■ What you should do:
Can you retype the passage about Channel 4's Gender Wars documentary, everything from "The broadcaster describes" down to "the British media.", without changing a word?

■ Selected passage:
---+---

THERE’S a reason that transgender people in the United Kingdom are wary about speaking to the media – and Channel 4’s Gender Wars documentary likely couldn’t be a better example of why.
The broadcaster describes the show, due to air tomorrow after at least seven months in production, as having unique access to former University of Sussex professor Kathleen Stock to speak about her alleged “hounding” – Channel 4’s description, not mine – from her university job for holding gender-critical viewpoints.
With such loaded terms in play before even airing, I didn’t have high hopes for a balanced discussion. But after hearing from the transgender and non-binary people who gave their time to appear in it, I expect Channel 4’s latest foray into the culture war to do even more damage to the deeply broken relationship between the UK’s transgender community and the British media.
When the London-based production company Brook Lapping reached out to trans commentators and academics about appearing in its next production, it was with the understanding that this would be a very different programme from what we can expect.

---+---

■ Collected material:
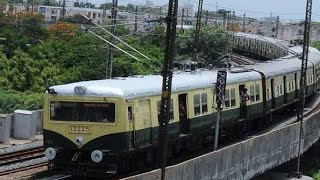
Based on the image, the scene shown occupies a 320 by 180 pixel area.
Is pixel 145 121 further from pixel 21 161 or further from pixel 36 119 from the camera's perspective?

---+---

■ Task answer:
The broadcaster describes the show, due to air tomorrow after at least seven months in production, as having unique access to former University of Sussex professor Kathleen Stock to speak about her alleged “hounding” – Channel 4’s description, not mine – from her university job for holding gender-critical viewpoints.
With such loaded terms in play before even airing, I didn’t have high hopes for a balanced discussion. But after hearing from the transgender and non-binary people who gave their time to appear in it, I expect Channel 4’s latest foray into the culture war to do even more damage to the deeply broken relationship between the UK’s transgender community and the British media.